Wednesday, March 11, 2009

The Zagats' accidental empire

I attended an interview with Tim and Nina Zagat, founders of the eponymous Zagat's guide. Sharing a passion for food, beginning in 1979, as a hobby, this lawyerly couple mailed annual restaurant surveys to friends and tabulated results on mimeographed sheets of paper available to all comers. Today, nearly 40,000 people annually review restaurants, hotels, and shopping locales.

As popularity soared, they incorporated for the simple reason of wanting to fund their hobby with pre-tax dollars (Nina's the tax attorney). Their guiding principle was that 'reviews by many people provide a far better indication of a restaurant's quality and value, than the opinion of one person'. No matter how well trained, or how well they write, one reviewer always comes with a bias that you may not share. Moreover, the role of a critic is to write a critical essay. The Zagats' view their guide(s) purpose is to provide necessary information to help people make wise, and personal decisions.

Much has evolved in the 30 years since founding; especially from the days when no self-respecting publisher would publish their guide as the universal rejection was that 'no one cares what ordinary people have to say'. The Company now employees 115 full-time people, publishes internationally, and has branched into guides far beyond restaurants. Though the founding principle of aggregating data from 'ordinary people', not the fortunate few remains the same.

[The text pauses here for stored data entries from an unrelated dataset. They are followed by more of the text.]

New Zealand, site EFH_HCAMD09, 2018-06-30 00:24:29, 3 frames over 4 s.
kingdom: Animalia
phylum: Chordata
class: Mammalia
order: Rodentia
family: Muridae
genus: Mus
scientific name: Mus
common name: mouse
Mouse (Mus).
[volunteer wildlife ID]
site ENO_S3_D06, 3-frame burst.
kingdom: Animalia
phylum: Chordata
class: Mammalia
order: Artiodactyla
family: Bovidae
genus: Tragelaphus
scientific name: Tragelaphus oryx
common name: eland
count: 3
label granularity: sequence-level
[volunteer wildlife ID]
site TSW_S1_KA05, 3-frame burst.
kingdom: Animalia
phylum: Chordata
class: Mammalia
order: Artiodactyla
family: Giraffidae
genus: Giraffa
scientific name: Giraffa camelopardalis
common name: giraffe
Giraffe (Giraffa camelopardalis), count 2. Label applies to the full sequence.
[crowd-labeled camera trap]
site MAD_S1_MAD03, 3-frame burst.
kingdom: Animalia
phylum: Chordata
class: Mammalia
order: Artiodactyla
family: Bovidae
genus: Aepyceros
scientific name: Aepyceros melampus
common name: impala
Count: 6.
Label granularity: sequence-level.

They have embraced the internet experience as a way to speed ratings, assemble more surveys and lower costs. They view individual food bloggers as a latter generation of food critics and non-specific internet portal review sites such as Yelp and Urban Spoon, as not having sufficient credibility to compete effectively in their domain. Interesting perspective when viewing the traffic chart below:

They offer some free capabilities on, however, the key ratings are only accessible via paid subscription and that probably accounts for the low traffic numbers and loss of internet market share (I suspect they have vigorous debates circling around market share build vs current income). Nonetheless, it is a refreshing story and a wonderful way to reflect on seeing yet another entrepreneurial, low capital intensive company building serious equity value through passion and filling a non-obvious, long-standing market vacuum.